§ Jobs
1. According to the bottled water scoring methodology, what is the maximum number of points the contaminants rule can contribute?
2. The bottled water scoring methodology gives an attribute that could not be verified zero points. Explain why, using the reasoning the methodology states.
3. From the bottled water scoring methodology, output the passage word for word, beginning at the words "heavy_ro_purification" and stopping after "strips beneficial minerals.".

§ Source excerpt
How we score bottled water

Every bottled water is evaluated against 7 rules, worth a total of 171 points. Your score is the percentage of points the product earns on what we actually know about it.

Active version: 2026.05.27

Quality score

Earned out of possible

Each rule contributes points up to a known maximum. We sum them, divide by the total possible, and that's the headline number on the product.

Unknowns

No data earns no points

If we couldn't verify an attribute, that rule earns zero. Brands aren't rewarded for non-disclosure, and we don't fill the gap with a guess.

The rules

7 rules · 171 points possible

Lab report indexed

lab_report

45
max · 26% of score

A full third-party lab report has been indexed for this product. Acts as the keystone for trusting all other lab-derived claims.

Citation
Oasis editorial — proxy for testing transparency.
Inputs read
is_indexed

Contaminants

contaminants

50
max · 29% of score

No harmful contaminants flagged on this product. When contaminants are present, points are reduced based on severity, amount, and exceedance of regulatory guidelines.

Citation
EPA / WHO guideline limits per contaminant.
Inputs read
ingredients

Water source

water_source

25
max · 15% of score

Where the water comes from. Natural mineral-rich sources score highest; municipal/tap and rainwater score lower; unknown source earns no credit.

Citation
Oasis editorial — based on source integrity and mineral content.
Inputs read
water_source

Mineral preservation

heavy_ro_purification

17
max · 10% of score

Premium sources (spring, aquifer, iceberg) passed through reverse osmosis lose most of their mineral content. This rule earns full marks unless that combination is present.

Citation
Oasis editorial — RO strips beneficial minerals.
Inputs read
water_source, filtration_methods, metadata.treatment_process

Packaging material

packaging

22
max · 13% of score

Bottle material. Glass earns full marks. Plastics shed nano/microplastics, with PET and polystyrene the worst offenders. A "certified no plastic" claim recovers half the lost points.

Citation
Mason et al. (2018) microplastics in bottled water; Hernandez et al. (2019) PET leaching.
Inputs read
packaging, metadata.certified_no_plastic

Cap material

cap_material

7
max · 4% of score

Painted-metal caps and crowns can leach into the water. A "certified no plastic" claim overrides this penalty.

Citation
Oasis editorial — cap leaching risk.
Inputs read
cap_material, metadata.certified_no_plastic

PFAS testing

pfas_testing

5
max · 3% of score

Whether the product has been tested for PFAS (forever chemicals). A small but explicit credit for disclosure.

Citation
EPA PFAS guidance.
Inputs read
is_pfas_tested

Found something wrong?

Scoring is a function applied to evidence. If you think a rule fired on the wrong evidence, the per-product breakdown shows the source for every contribution — each one is challengeable. The methodology itself is version-controlled and evolves in public.

§ Dataset extract
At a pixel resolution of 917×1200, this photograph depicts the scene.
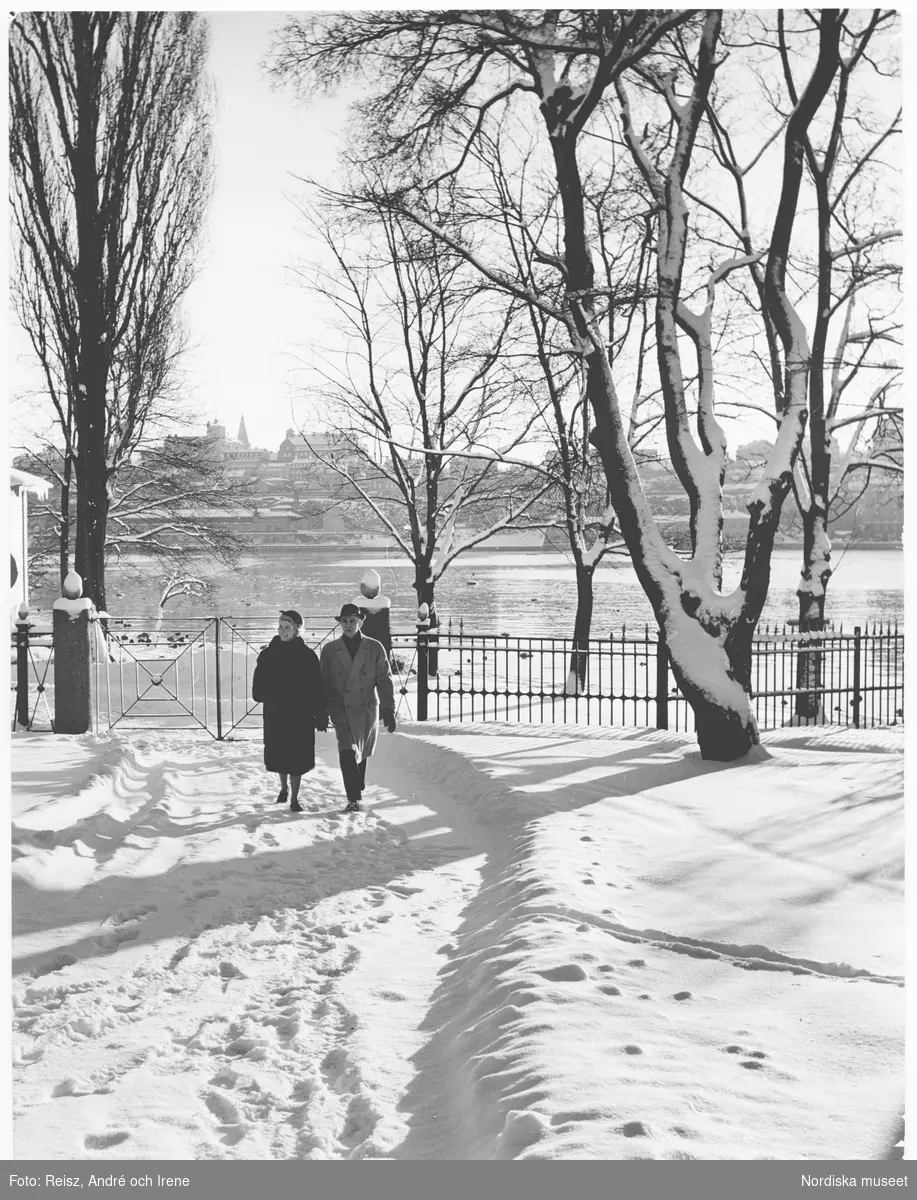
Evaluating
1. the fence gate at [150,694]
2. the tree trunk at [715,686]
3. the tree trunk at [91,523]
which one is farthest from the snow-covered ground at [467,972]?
the tree trunk at [91,523]

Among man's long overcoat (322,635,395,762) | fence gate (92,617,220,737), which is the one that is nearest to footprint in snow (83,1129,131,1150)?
man's long overcoat (322,635,395,762)

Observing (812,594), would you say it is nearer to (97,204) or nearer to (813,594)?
(813,594)

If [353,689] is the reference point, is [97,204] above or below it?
above

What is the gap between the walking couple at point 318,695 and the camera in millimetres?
7570

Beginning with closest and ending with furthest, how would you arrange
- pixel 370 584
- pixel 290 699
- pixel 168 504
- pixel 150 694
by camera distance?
1. pixel 290 699
2. pixel 370 584
3. pixel 150 694
4. pixel 168 504

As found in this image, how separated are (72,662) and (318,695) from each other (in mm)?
5218

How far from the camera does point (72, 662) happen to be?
11.6 m

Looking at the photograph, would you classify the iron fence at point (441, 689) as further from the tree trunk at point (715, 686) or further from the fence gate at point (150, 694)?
the tree trunk at point (715, 686)

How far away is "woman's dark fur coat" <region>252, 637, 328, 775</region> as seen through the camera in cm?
756

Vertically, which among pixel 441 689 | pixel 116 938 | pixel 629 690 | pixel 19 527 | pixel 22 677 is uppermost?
pixel 19 527

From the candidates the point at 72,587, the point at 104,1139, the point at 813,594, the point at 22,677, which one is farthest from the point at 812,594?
the point at 104,1139

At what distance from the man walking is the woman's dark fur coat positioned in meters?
0.11

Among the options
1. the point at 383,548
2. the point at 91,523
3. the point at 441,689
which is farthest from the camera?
the point at 383,548
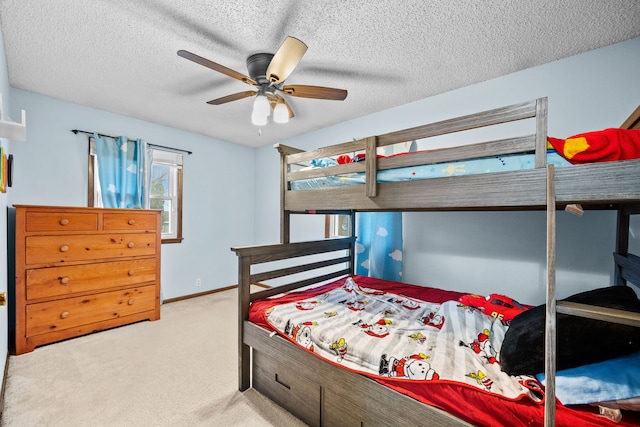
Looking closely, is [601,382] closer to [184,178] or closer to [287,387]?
[287,387]

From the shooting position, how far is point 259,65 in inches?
75.9

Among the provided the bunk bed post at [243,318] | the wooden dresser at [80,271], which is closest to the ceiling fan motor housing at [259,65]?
the bunk bed post at [243,318]

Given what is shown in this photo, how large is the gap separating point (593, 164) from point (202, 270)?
420cm

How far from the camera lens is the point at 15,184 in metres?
2.56

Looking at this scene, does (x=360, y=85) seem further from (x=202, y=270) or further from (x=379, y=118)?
(x=202, y=270)

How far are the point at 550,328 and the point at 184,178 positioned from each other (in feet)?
13.2

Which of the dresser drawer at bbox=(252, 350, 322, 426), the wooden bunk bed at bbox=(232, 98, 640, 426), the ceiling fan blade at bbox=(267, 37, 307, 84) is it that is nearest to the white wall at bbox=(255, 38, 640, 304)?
the wooden bunk bed at bbox=(232, 98, 640, 426)

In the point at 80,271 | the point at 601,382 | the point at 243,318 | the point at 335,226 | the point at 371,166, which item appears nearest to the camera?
the point at 601,382

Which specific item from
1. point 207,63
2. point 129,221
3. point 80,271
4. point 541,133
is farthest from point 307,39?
point 80,271

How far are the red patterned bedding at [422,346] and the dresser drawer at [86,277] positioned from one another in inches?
71.1

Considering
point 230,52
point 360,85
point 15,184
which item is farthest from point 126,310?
point 360,85

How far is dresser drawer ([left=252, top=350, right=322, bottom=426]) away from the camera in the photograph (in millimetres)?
1495

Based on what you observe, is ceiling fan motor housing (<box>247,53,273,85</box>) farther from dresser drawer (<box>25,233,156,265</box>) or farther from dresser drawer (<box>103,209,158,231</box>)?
dresser drawer (<box>25,233,156,265</box>)

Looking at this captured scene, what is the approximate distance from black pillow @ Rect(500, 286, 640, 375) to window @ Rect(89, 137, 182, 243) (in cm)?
381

§ Answers below
1. 50 points.

2. An unverified attribute earns zero points because brands should not be rewarded for non-disclosure. The methodology also does not fill the missing information with a guess.

3.
heavy_ro_purification

17
max · 10% of score

Premium sources (spring, aquifer, iceberg) passed through reverse osmosis lose most of their mineral content. This rule earns full marks unless that combination is present.

Citation
Oasis editorial — RO strips beneficial minerals.